U.S. has given $1 billion since 2006, including $410 million in security assistance to the military, police.
Lebanon arrested five people over the weekend suspected of belonging to an intelligence cell transmitting information about Hezbollah to Israel, the most recent arrests in a two-month crackdown apparently aided by American training and equipment.
Al Jazeera TV broadcast images on Sunday of a small table containing hidden communication devices, a modem concealing transmission equipment and forged passports - all allegedly used by the suspects.
Hezbollah-controlled Al-Manar television reported that the suspects' job was to collect information on potential targets such as the group's installations and the homes of its leaders.
The suspects are among 17 people allegedly belonging to six espionage cells who have been arrested in Lebanon in the past two months on suspicion of transmitting intelligence information to Israel.
It is unclear, however, if the cells are connected.
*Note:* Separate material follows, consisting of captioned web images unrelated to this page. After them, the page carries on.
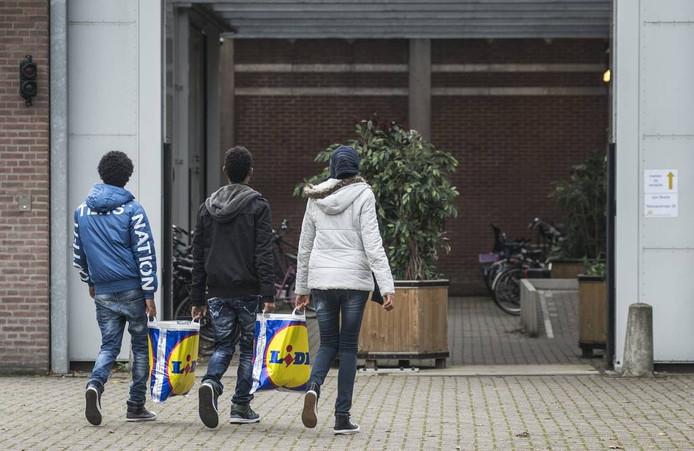 Drie asielzoekers wandelen de hoofdingang van het asielzoekerscentrum aan de Nassausingel binnen. Archieffoto Ron Magielse/het fotoburo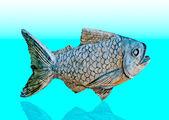上の魚の彫刻の背景を反映してください。 — ストック写真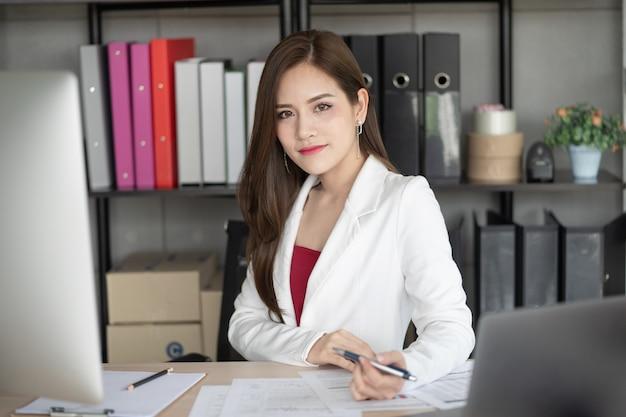 Красивая и умная работающая женщина сидит за партой в офисе.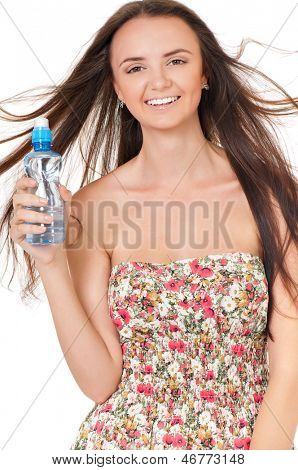 Happy beautiful girl with bottle of water on white background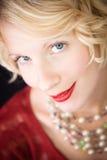 Schöne blonde Dame, welche die Kamera betrachtet Stockfoto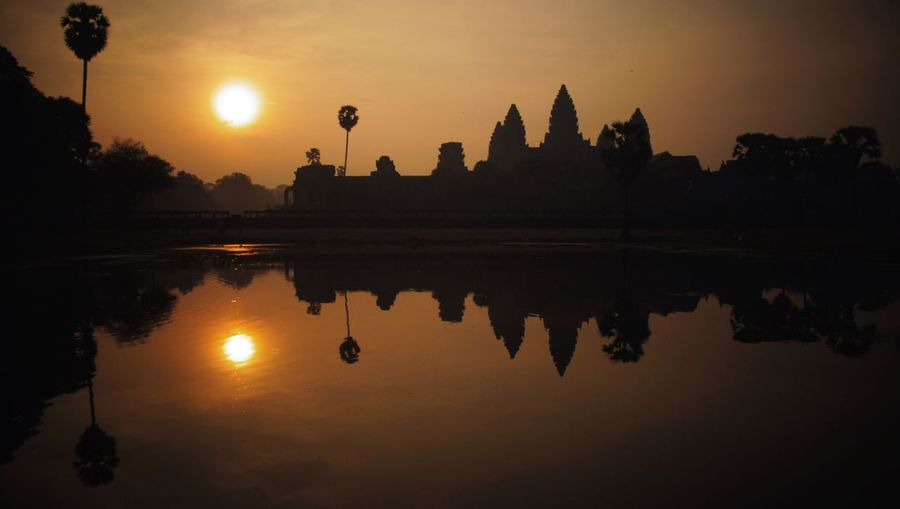 Reflection Of Silhouette Angkor Wat On Calm Lake Against Sky During Sunset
Lebanese security sources indicated that the coming days might see the arrest of other suspected intelligence agents working for Israel.
The sources attribute the recent arrests to improved cooperation between Lebanon's many security agencies, saying that with the help of better-trained personnel and access to more sophisticated equipment, the Internal Security Forces have been intensifying their efforts to uncover espionage networks as part of an attempt to develop a pan-Lebanese image.
The Internal Security Forces have long been accused of representing the interests of Lebanese parliamentary majority leader Saad Hariri, son of slain prime minister Rafik Hariri, and his supporters.
"This organization is seen as a more reliable one than the army, which still appears to be close to Syria and Hezbollah," one of the sources said.
The United States has provided $1 billion in aid since 2006, including $410 million in security assistance to the Lebanese military and police. But U.S. officials have said they would review aid to Lebanon depending on the results of the June 7 election, which could oust the U.S.-backed government.
Israel has expressed reservations about American aid to the Lebanese army and security services, saying those organizations will ultimately be unable to contend with Hezbollah and that any aid is liable to serve Hezbollah's interests.